_Texto para leitura:_
****************************************

A perigosa mutação TP53 vendida a famílias
O cerne do problema reside na mutação identificada no gene TP53, um importante supressor de tumores. Alterações nesse gene estão diretamente ligadas a uma síndrome que aumenta drasticamente a chance de desenvolver diversos tipos de câncer ao longo da vida. Segundo biólogos especializados, algumas das crianças concebidas com o material genético de Kjeld já foram diagnosticadas com a doença e, tragicamente, algumas já faleceram.
A investigação aponta que a mutação foi detectada em 2023, mas o primeiro alerta teria surgido em 2020, quando uma criança concebida com o sêmen do doador foi diagnosticada.
Na época, testes genéticos iniciais no doador falharam em detectar a alteração, que ocorre apenas em uma parcela de seus espermatozoides, levando o material a ser devolvido ao mercado.
Somente após um segundo caso ser reportado em 2023, novos testes confirmaram a presença da mutação em amostras de sêmen, resultando no bloqueio permanente de Kjeld em outubro daquele ano.
Falha na comunicação deixa pais no escuro
Legalmente, bancos de esperma e clínicas de fertilidade são obrigados a notificar os pais sobre quaisquer anomalias genéticas descobertas. No entanto, a investigação da DW e da Rede de Jornalismo Investigativo da EBU descobriu que muitas famílias nunca foram oficialmente informadas sobre o risco genético.
“Foi um choque,” relatou uma mãe, que só soube do risco em 2023, anos após ter a filha com o sêmen doado em 2011. Sua filha adolescente posteriormente confirmou ser portadora da mutação, iniciando uma longa e angustiante jornada de consultas e exames.

****************************************

_Material de origem:_
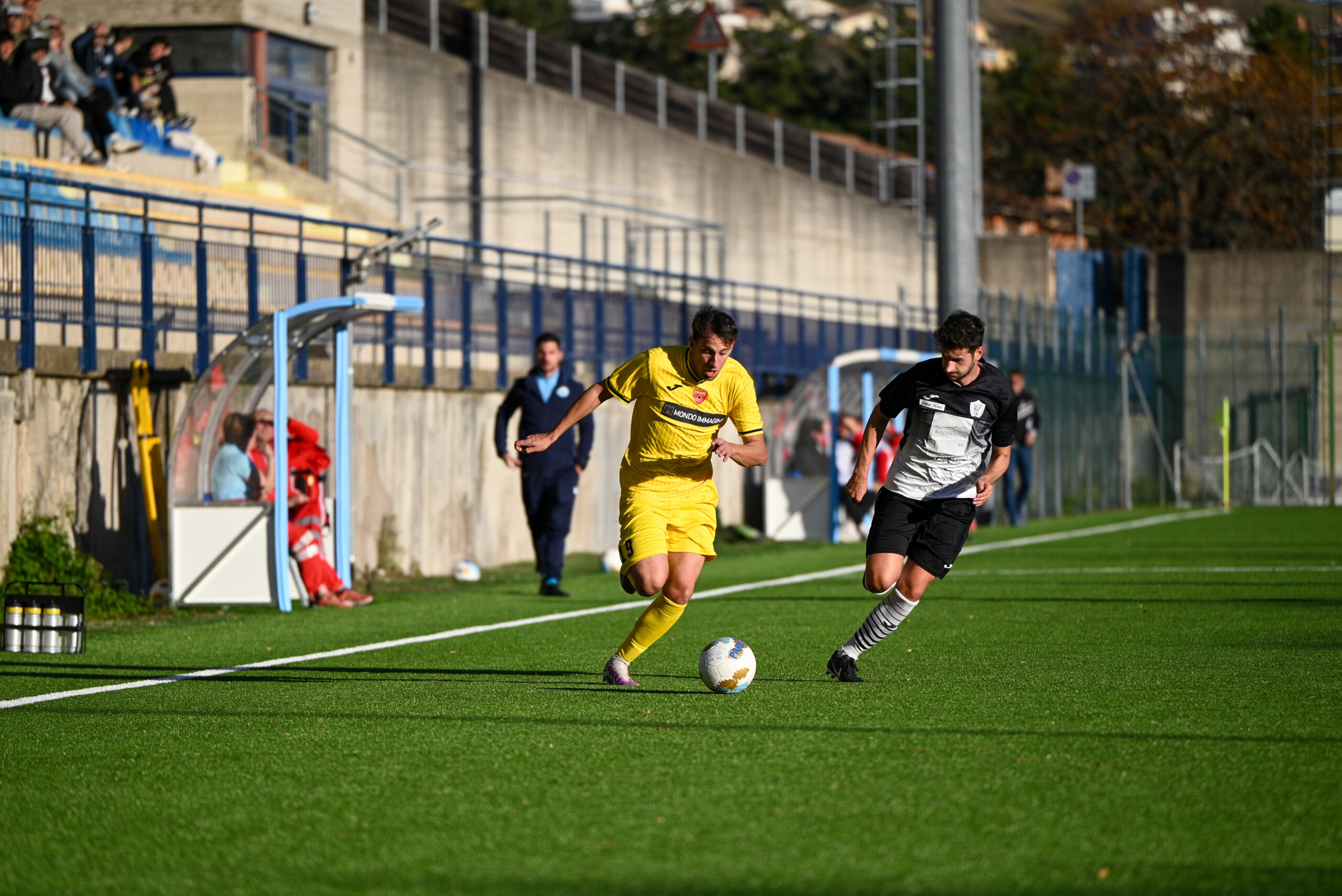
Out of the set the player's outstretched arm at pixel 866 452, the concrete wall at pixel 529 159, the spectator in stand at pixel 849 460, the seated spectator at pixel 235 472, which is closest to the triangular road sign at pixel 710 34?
the concrete wall at pixel 529 159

****************************************

_O que fazer:_
1. Traduza para o inglês a seguinte frase do texto sobre a mutação TP53: "A investigação aponta que a mutação foi detectada em 2023, mas o primeiro alerta teria surgido em 2020, quando uma criança concebida com o sêmen do doador foi diagnosticada."
2. Prossiga com o texto sobre a mutação TP53, começando logo após a última frase apresentada.

_Resultados do exercício:_
1. The investigation indicates that the mutation was detected in 2023, but the first warning reportedly came in 2020, when a child conceived with the donor's sperm was diagnosed.

2.
Outras mães relataram ter descoberto o caso por meio da imprensa ou de outros pais, não tendo sido contatadas nem pelo ESB nem pelas clínicas. Profissionais de saúde, como a médica Svetlana Lagercrantz, especialista em cânceres hereditários, expressaram frustração com a falha na comunicação.
O custo da desinformação na luta contra o câncer
Para os portadores da mutação TP53, a detecção precoce do câncer é vital e exige exames regulares de rastreamento por toda a vida. A falta de conhecimento sobre o risco genético inerente é perigosa, especialmente porque o câncer infantil é raro, e os sintomas podem ser facilmente ignorados ou mal interpretados por médicos que desconhecem a mutação.
O Banco Europeu de Sêmen, apesar de ter bloqueado o doador em 2023, invocou o direito à privacidade para se recusar a fornecer o número total exato de pessoas concebidas com o sêmen do doador 7069. O caso levanta questões críticas sobre a regulamentação, a triagem genética e a transparência dos bancos de sêmen em toda a Europa.